Hence, as with so many human enterprises, the challenge of sequencing the genome is largely one of doing the job cheaper and faster. At the beginning of the project, the cost of sequencing a single base pair was between $2 and $10, and one researcher could produce between 20,000 and 50,000 base pairs of continuous, accurate sequence in a year. Sequencing the genome by the year 2005 would therefore likely cost $10-20 billion and require a dedicated cadre of at least 5000 workers. Clearly, a major effort in technology development was called for -- an effort that would drive the cost well below $1 per base pair and that would allow automation of the sequencing process. From the beginning, therefore, the DOE has emphasized programs to pave the way for expeditious and economical sequencing efforts -- programs to develop new technologies, including new cloning vectors, and to establish suitable resources for sequencing, including clone libraries and libraries of expressed sequences.

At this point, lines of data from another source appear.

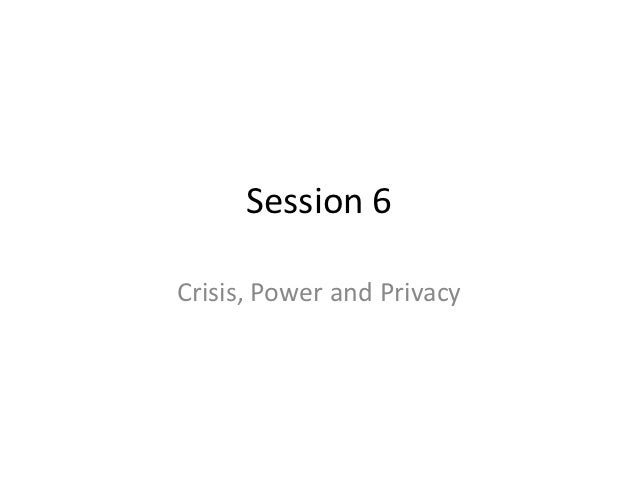 Session 6Crisis, Power and Privacy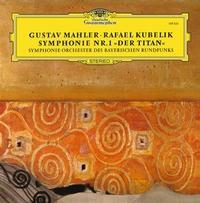 Rafael Kubelik - Mahler: Symphony No. 1 In D
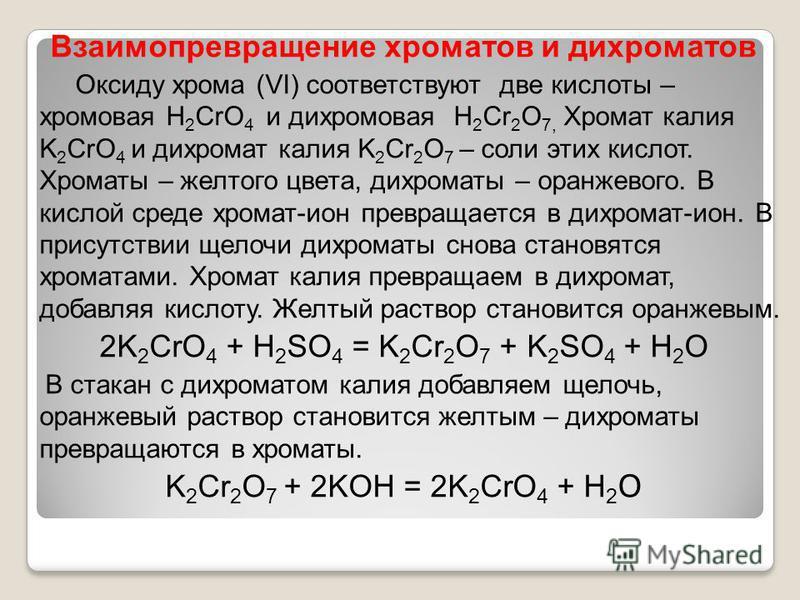Взаимопревращение хроматов и дихроматов Оксиду хрома (VI) соответствуют две кислоты – хромовая Н 2 CrO 4 и дихромовая Н 2 Cr 2 O 7, Хромат калия K 2 CrO 4 и дихромат калия K 2 Cr 2 O 7 – соли этих кислот. Хроматы – желтого цвета, дихроматы – оранжево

Efforts to develop new cloning vectors have been especially productive. YACs remain a classic tool for cloning large fragments of human DNA, but they are not perfect. Some regions of the genome, for example, resist cloning in YACs, and others are prone to rearrangement. New vectors such as bacterial artificial chromosomes (BACs), P1 phages, and P1-derived artificial cloning systems (PACs) have thus been devised to address these problems. These new approaches are critical for ensuring that the entire genome can be faithfully represented in clone libraries, without the danger of deletions, rearrangements, or spurious insertions.

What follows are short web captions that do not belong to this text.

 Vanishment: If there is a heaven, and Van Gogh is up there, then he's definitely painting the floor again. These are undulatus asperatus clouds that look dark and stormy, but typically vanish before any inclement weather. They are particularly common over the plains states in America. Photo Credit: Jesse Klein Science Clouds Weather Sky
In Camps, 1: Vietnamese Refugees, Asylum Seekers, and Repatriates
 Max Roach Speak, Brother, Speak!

Marked progress is also evident in the development of sequencing technologies, though all of those in widespread current use are still based on methods developed in 1977 by Allan Maxam and Walter Gilbert and by Frederick Sanger and his coworkers (see Tools of the Trade). Both of these methods rely on gel-based electrophoresis systems to separate DNA fragments, and recent advances in commercial systems include increasing the number of gel lanes, decreasing run times, and enhancing the accuracy of base identification. As a result of such improvements, a standard sequencing machine can now turn out raw, unverified sequences of 50,000 to 75,000 bases per day.

Equally important to the sequencing goals of the genome project is a rational system for organizing and distributing the material to be sequenced. The DOE's commitment to such resources dates back to 1984, when it organized the National Laboratory Gene Library Project. Based on cell- and chromosome-sorting technologies developed at Livermore and Los Alamos, libraries of clones were established for each of the human chromosomes, and the individual clones are widely available for mapping and for isolating genes. These clones were invaluable in such notable "gene hunts" as the successful searches for the cystic fibrosis and Huntington disease genes. More recently, as more efficient vectors have become available, complete human DNA libraries have been established using BACs, PACs, and YACs.

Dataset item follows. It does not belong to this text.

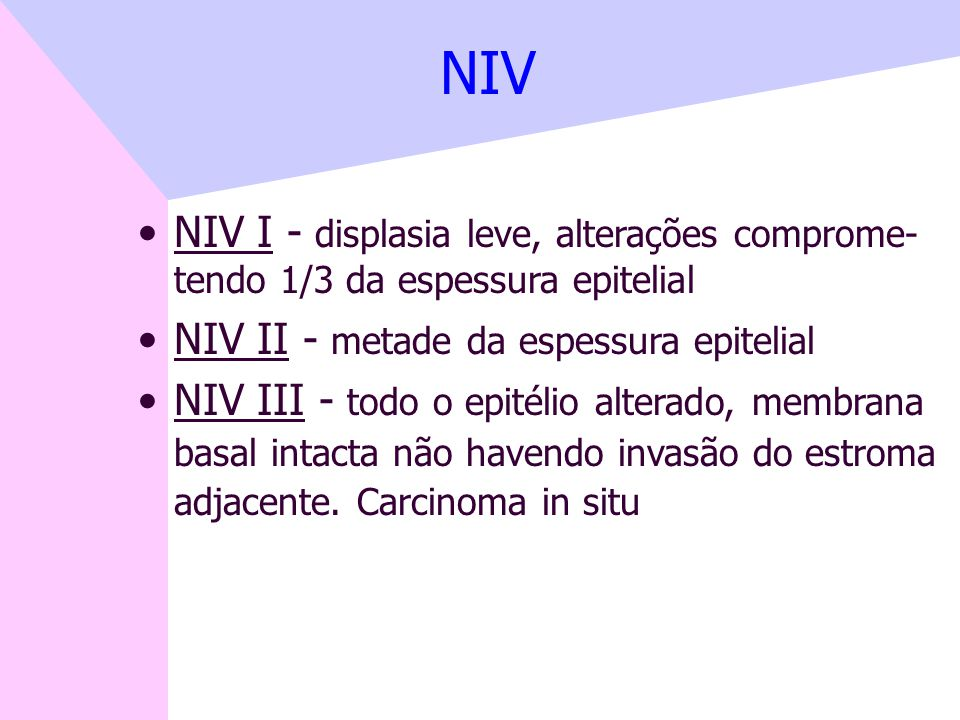 NIV NIV I - displasia leve, alterações comprome- tendo 1/3 da espessura epitelial. NIV II - metade da espessura epitelial.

Another critical resource is being assembled in an effort known as I.M.A.G.E. (Integrated Molecular Analysis of Genomes and their Expression), cofounded by the Livermore Human Genome Center. The aim is a master set of mapped and sequenced human cDNA, representing the expressed parts of the human genome. By early 1996, I.M.A.G.E. had distributed over 250,000 partial and complete cDNA clones, most of them with one or both ends sequenced to provide unique identifiers. These identifiers, expressed sequence tags (ESTs), are usually 300-500 base pairs each. Twenty-five hundred genes have also been newly mapped as part of this coordinated effort.

Shotguns and transposons

Such advances as these, in both technology development and the assembly of resource libraries, have brought much nearer the day when "production sequencing" can begin. A great deal of variety remains, however, in the approaches available to sequencing the human genome, and it is not yet clear which will prove the most efficient and most cost-effective way to read long stretches of DNA over the next decade. One of the available choices, for example, is between "shotgun" and "directed" strategies. Another is the degree of redundancy -- that is, how many times must a given strand be sequenced to ensure acceptable confidence in the result?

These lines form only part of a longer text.